Universal Health Care - It’s Not Just Maine’s Program That Fails
So, the House of Representatives is slapping together a health care overhaul bill, at the behest of Obama, which of course will cost a bundle, paid for with, what else, but taxes.
Michael Tanner, in a piece at National Review titled How Not to Reform Health Care, notes that the State of Maine’s try at reforming health care and universal health care is failing, miserably, and states the following.
As the national debate over health-care reform begins, many in Congress are looking to Massachusetts as a model for what that reform might look like. Indeed, from mandates and subsidies to some form of exchange or “connector,” many of the key components of the Massachusetts reforms are likely to end up in the bill to be voted on this year.
But three years after it was voted in, experience suggests the “Massachusetts model” actually provides an object lesson in how not to reform health care. The program has failed in its main goal of achieving universal coverage. It has failed to restrain the growth in health-care costs. And it has greatly exceeded its initial budget, placing new burdens on the state’s taxpayers.
Let’s not forget the abject failure of the State of Wisconsin’s attempt at the same game.

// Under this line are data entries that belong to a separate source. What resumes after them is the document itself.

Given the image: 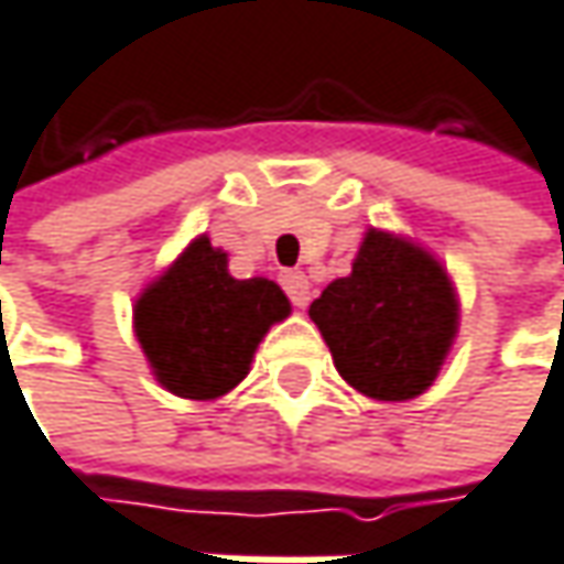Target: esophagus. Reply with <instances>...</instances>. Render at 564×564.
Here are the masks:
<instances>
[{
    "mask_svg": "<svg viewBox=\"0 0 564 564\" xmlns=\"http://www.w3.org/2000/svg\"><path fill=\"white\" fill-rule=\"evenodd\" d=\"M281 283L293 306H300V310H306V306H310V281H306V274H303V271H283Z\"/></svg>",
    "mask_w": 564,
    "mask_h": 564,
    "instance_id": "1",
    "label": "esophagus"
}]
</instances>
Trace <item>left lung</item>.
<instances>
[{"mask_svg": "<svg viewBox=\"0 0 564 564\" xmlns=\"http://www.w3.org/2000/svg\"><path fill=\"white\" fill-rule=\"evenodd\" d=\"M338 375L375 400H410L433 384L458 329L455 290L423 248L368 231L348 278L310 306Z\"/></svg>", "mask_w": 564, "mask_h": 564, "instance_id": "obj_1", "label": "left lung"}]
</instances>
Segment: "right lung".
Segmentation results:
<instances>
[{
    "label": "right lung",
    "instance_id": "right-lung-1",
    "mask_svg": "<svg viewBox=\"0 0 564 564\" xmlns=\"http://www.w3.org/2000/svg\"><path fill=\"white\" fill-rule=\"evenodd\" d=\"M290 316L274 281H235L223 251L196 238L134 303V335L158 381L186 400H213L248 375L264 333Z\"/></svg>",
    "mask_w": 564,
    "mask_h": 564
}]
</instances>
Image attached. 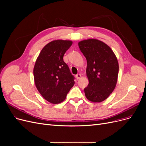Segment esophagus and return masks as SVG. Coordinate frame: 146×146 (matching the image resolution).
Wrapping results in <instances>:
<instances>
[{"instance_id": "esophagus-1", "label": "esophagus", "mask_w": 146, "mask_h": 146, "mask_svg": "<svg viewBox=\"0 0 146 146\" xmlns=\"http://www.w3.org/2000/svg\"><path fill=\"white\" fill-rule=\"evenodd\" d=\"M76 78L77 79V80H78V79H80V77H81V74H77L76 76Z\"/></svg>"}]
</instances>
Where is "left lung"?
<instances>
[{
	"label": "left lung",
	"mask_w": 146,
	"mask_h": 146,
	"mask_svg": "<svg viewBox=\"0 0 146 146\" xmlns=\"http://www.w3.org/2000/svg\"><path fill=\"white\" fill-rule=\"evenodd\" d=\"M78 47L87 61L89 84L84 89L86 98L92 102H101L116 87L119 72L116 56L108 45L96 39L80 41Z\"/></svg>",
	"instance_id": "8db88e82"
}]
</instances>
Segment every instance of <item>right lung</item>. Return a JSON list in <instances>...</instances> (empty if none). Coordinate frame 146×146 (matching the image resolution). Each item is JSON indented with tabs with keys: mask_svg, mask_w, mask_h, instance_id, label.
Masks as SVG:
<instances>
[{
	"mask_svg": "<svg viewBox=\"0 0 146 146\" xmlns=\"http://www.w3.org/2000/svg\"><path fill=\"white\" fill-rule=\"evenodd\" d=\"M72 44V42L68 40L51 41L43 47L35 63V85L50 103L62 102L75 83V77L63 61L65 52Z\"/></svg>",
	"mask_w": 146,
	"mask_h": 146,
	"instance_id": "add662e5",
	"label": "right lung"
}]
</instances>
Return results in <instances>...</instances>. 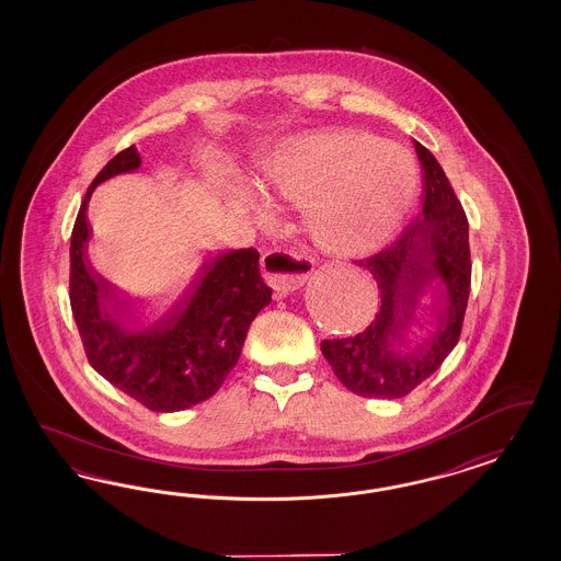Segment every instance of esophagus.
<instances>
[{
    "label": "esophagus",
    "instance_id": "34e87169",
    "mask_svg": "<svg viewBox=\"0 0 561 561\" xmlns=\"http://www.w3.org/2000/svg\"><path fill=\"white\" fill-rule=\"evenodd\" d=\"M261 270H263L265 282L275 291H294L302 288L308 282L312 265H310V259L279 249L263 255Z\"/></svg>",
    "mask_w": 561,
    "mask_h": 561
}]
</instances>
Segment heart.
Masks as SVG:
<instances>
[{"mask_svg": "<svg viewBox=\"0 0 561 561\" xmlns=\"http://www.w3.org/2000/svg\"><path fill=\"white\" fill-rule=\"evenodd\" d=\"M417 167L389 139L357 129H324L286 141L261 174L263 193L279 204L305 205V228L324 253L366 256L403 226L417 197ZM221 197L256 221L267 205L237 183Z\"/></svg>", "mask_w": 561, "mask_h": 561, "instance_id": "b5f03b06", "label": "heart"}]
</instances>
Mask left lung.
<instances>
[{
	"label": "left lung",
	"instance_id": "left-lung-1",
	"mask_svg": "<svg viewBox=\"0 0 561 561\" xmlns=\"http://www.w3.org/2000/svg\"><path fill=\"white\" fill-rule=\"evenodd\" d=\"M424 167V218L387 251L359 261L380 289V308L356 337L321 343L347 391L397 399L442 366L459 343L471 289L469 221L434 153L415 141ZM430 293L433 305L421 312ZM415 328L426 337L413 341Z\"/></svg>",
	"mask_w": 561,
	"mask_h": 561
}]
</instances>
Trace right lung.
<instances>
[{
	"instance_id": "1",
	"label": "right lung",
	"mask_w": 561,
	"mask_h": 561,
	"mask_svg": "<svg viewBox=\"0 0 561 561\" xmlns=\"http://www.w3.org/2000/svg\"><path fill=\"white\" fill-rule=\"evenodd\" d=\"M139 167L141 156L129 146L85 191L69 247V302L92 368L144 408L174 413L220 389L272 288L255 249L209 253L169 310L146 323L127 321L136 298L99 275L88 255V204L101 183Z\"/></svg>"
}]
</instances>
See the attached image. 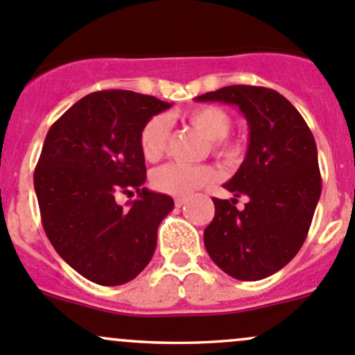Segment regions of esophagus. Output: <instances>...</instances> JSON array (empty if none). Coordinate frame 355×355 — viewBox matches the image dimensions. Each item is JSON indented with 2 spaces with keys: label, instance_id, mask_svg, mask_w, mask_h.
<instances>
[{
  "label": "esophagus",
  "instance_id": "obj_1",
  "mask_svg": "<svg viewBox=\"0 0 355 355\" xmlns=\"http://www.w3.org/2000/svg\"><path fill=\"white\" fill-rule=\"evenodd\" d=\"M185 202H187V199H185V198H177V199H175V206H177V207H182Z\"/></svg>",
  "mask_w": 355,
  "mask_h": 355
}]
</instances>
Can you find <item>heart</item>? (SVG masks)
<instances>
[{
  "label": "heart",
  "instance_id": "b5f03b06",
  "mask_svg": "<svg viewBox=\"0 0 355 355\" xmlns=\"http://www.w3.org/2000/svg\"><path fill=\"white\" fill-rule=\"evenodd\" d=\"M185 121L207 141L209 153L223 163H237L244 155V142L237 137H228L232 128V116L218 106H198L184 114ZM170 137V123L164 114H156L146 121L139 135V146L146 161L155 163L163 156ZM218 180V171L209 164L168 163L153 171L151 182L156 191L164 194L185 198L199 189L207 187Z\"/></svg>",
  "mask_w": 355,
  "mask_h": 355
}]
</instances>
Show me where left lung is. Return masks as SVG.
I'll list each match as a JSON object with an SVG mask.
<instances>
[{"instance_id": "8db88e82", "label": "left lung", "mask_w": 355, "mask_h": 355, "mask_svg": "<svg viewBox=\"0 0 355 355\" xmlns=\"http://www.w3.org/2000/svg\"><path fill=\"white\" fill-rule=\"evenodd\" d=\"M196 101L239 106L249 125V148L237 173L223 185L234 199H216L204 245L230 277L256 282L293 259L309 232L321 196L318 149L309 127L280 92L228 85ZM247 195L244 210L236 198Z\"/></svg>"}]
</instances>
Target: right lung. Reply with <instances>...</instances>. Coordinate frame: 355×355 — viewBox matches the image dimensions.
Wrapping results in <instances>:
<instances>
[{
  "mask_svg": "<svg viewBox=\"0 0 355 355\" xmlns=\"http://www.w3.org/2000/svg\"><path fill=\"white\" fill-rule=\"evenodd\" d=\"M170 103L132 91H99L49 128L34 171L42 227L56 252L94 284L123 285L149 264L170 196L144 187L139 135ZM138 192L128 208L118 193Z\"/></svg>",
  "mask_w": 355,
  "mask_h": 355,
  "instance_id": "obj_1",
  "label": "right lung"
}]
</instances>
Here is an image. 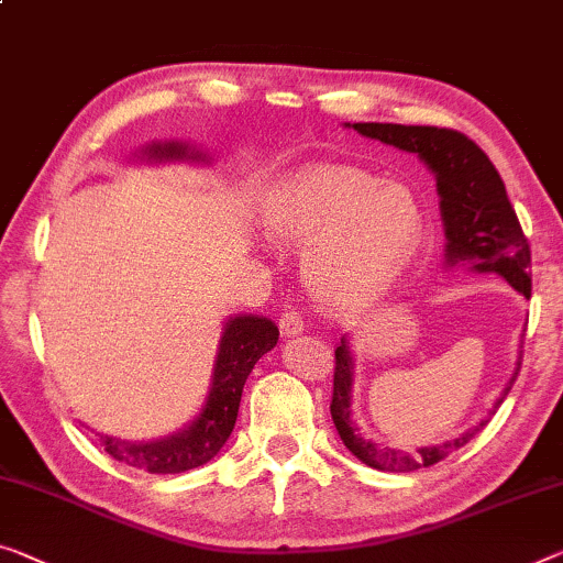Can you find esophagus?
Here are the masks:
<instances>
[{
    "mask_svg": "<svg viewBox=\"0 0 563 563\" xmlns=\"http://www.w3.org/2000/svg\"><path fill=\"white\" fill-rule=\"evenodd\" d=\"M278 323H280L283 335H298V333H303V329H306L303 316L296 313V310H285Z\"/></svg>",
    "mask_w": 563,
    "mask_h": 563,
    "instance_id": "obj_1",
    "label": "esophagus"
}]
</instances>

This exercise is especially instructive, because it reveals where the “single-payer,” universal coverage folks end up. Democrats who run the Wisconsin Senate have dropped the Washington pretense of incremental health-care reform and moved directly to passing a plan to insure every resident under the age of 65 in the state. And, wow, is “free” health care expensive. The plan would cost an estimated $15.2 billion, or $3 billion more than the state currently collects in all income, sales and corporate income taxes. It represents an average of $510 a month in higher taxes for every Wisconsin worker.

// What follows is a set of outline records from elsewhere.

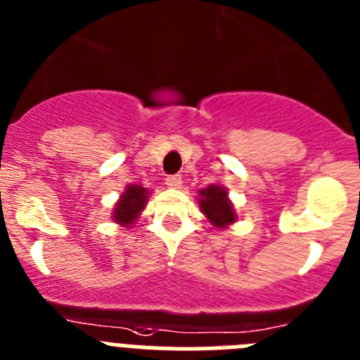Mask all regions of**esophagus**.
<instances>
[{
    "mask_svg": "<svg viewBox=\"0 0 360 360\" xmlns=\"http://www.w3.org/2000/svg\"><path fill=\"white\" fill-rule=\"evenodd\" d=\"M165 183H167V186L170 188H181V184H183V179H181V176H167V179H165Z\"/></svg>",
    "mask_w": 360,
    "mask_h": 360,
    "instance_id": "34e87169",
    "label": "esophagus"
}]
</instances>
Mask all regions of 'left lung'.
Returning <instances> with one entry per match:
<instances>
[{
	"label": "left lung",
	"mask_w": 360,
	"mask_h": 360,
	"mask_svg": "<svg viewBox=\"0 0 360 360\" xmlns=\"http://www.w3.org/2000/svg\"><path fill=\"white\" fill-rule=\"evenodd\" d=\"M200 208L202 213L210 219L213 226L217 228H226L228 224L235 222V212H233V206L228 199V192H226L222 186H213L204 188L200 190Z\"/></svg>",
	"instance_id": "left-lung-1"
}]
</instances>
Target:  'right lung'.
Instances as JSON below:
<instances>
[{"mask_svg": "<svg viewBox=\"0 0 360 360\" xmlns=\"http://www.w3.org/2000/svg\"><path fill=\"white\" fill-rule=\"evenodd\" d=\"M147 190L138 184H131L118 200L115 210V220L118 224H132V220H136L138 213L143 210L145 202H147Z\"/></svg>", "mask_w": 360, "mask_h": 360, "instance_id": "add662e5", "label": "right lung"}]
</instances>
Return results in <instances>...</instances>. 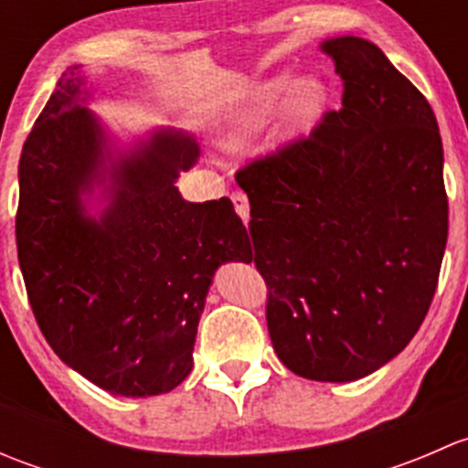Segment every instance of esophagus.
<instances>
[{"instance_id":"obj_1","label":"esophagus","mask_w":468,"mask_h":468,"mask_svg":"<svg viewBox=\"0 0 468 468\" xmlns=\"http://www.w3.org/2000/svg\"><path fill=\"white\" fill-rule=\"evenodd\" d=\"M230 199H233V204H235V212L242 217L244 224H249V199H247V195H242V192H233V195H230Z\"/></svg>"}]
</instances>
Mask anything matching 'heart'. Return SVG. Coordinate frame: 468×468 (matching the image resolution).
<instances>
[{
  "mask_svg": "<svg viewBox=\"0 0 468 468\" xmlns=\"http://www.w3.org/2000/svg\"><path fill=\"white\" fill-rule=\"evenodd\" d=\"M324 106L325 88L317 79L294 81L292 74H278V77L269 79V81L251 90L242 111L226 133V146H238L247 138H251L278 108H281L282 115V135L299 138L317 124Z\"/></svg>",
  "mask_w": 468,
  "mask_h": 468,
  "instance_id": "obj_1",
  "label": "heart"
}]
</instances>
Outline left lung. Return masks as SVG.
Wrapping results in <instances>:
<instances>
[{"label": "left lung", "mask_w": 468, "mask_h": 468, "mask_svg": "<svg viewBox=\"0 0 468 468\" xmlns=\"http://www.w3.org/2000/svg\"><path fill=\"white\" fill-rule=\"evenodd\" d=\"M342 111L239 169L273 351L296 376L351 382L426 319L448 238L441 135L428 99L374 42L330 37Z\"/></svg>", "instance_id": "1"}]
</instances>
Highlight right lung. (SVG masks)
I'll list each match as a JSON object with an SVG mask.
<instances>
[{"mask_svg": "<svg viewBox=\"0 0 468 468\" xmlns=\"http://www.w3.org/2000/svg\"><path fill=\"white\" fill-rule=\"evenodd\" d=\"M69 68L20 155L17 261L42 335L74 371L115 396H158L192 371L217 267L251 261L230 199L190 204L174 186L199 160L183 131L112 151ZM107 206L87 212L93 187Z\"/></svg>", "mask_w": 468, "mask_h": 468, "instance_id": "obj_1", "label": "right lung"}]
</instances>
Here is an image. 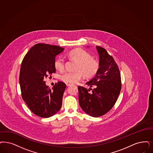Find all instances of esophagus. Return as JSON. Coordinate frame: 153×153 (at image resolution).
<instances>
[{"mask_svg":"<svg viewBox=\"0 0 153 153\" xmlns=\"http://www.w3.org/2000/svg\"><path fill=\"white\" fill-rule=\"evenodd\" d=\"M66 85L67 86H69V85H71V83H66Z\"/></svg>","mask_w":153,"mask_h":153,"instance_id":"esophagus-1","label":"esophagus"}]
</instances>
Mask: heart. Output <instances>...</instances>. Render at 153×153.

Employees and businesses would pay for the plan by sharing the cost of a new 14.5% employment tax on wages. Wisconsin businesses would have to compete with out-of-state businesses and foreign rivals while shouldering a 29.8% combined federal-state payroll tax, nearly double the 15.3% payroll tax paid by non-Wisconsin firms for Social Security and Medicare combined.
The above quote I grabbed from a Wall Street Journal article titled Cheese Headcases Wisconsin reveals the cost of “universal” health care., back in July 2007, and noted so in a post I titled Stop Universal Health Care Now! - Learn from Wisconsin.
Third time does not make a charm, especially at the national level.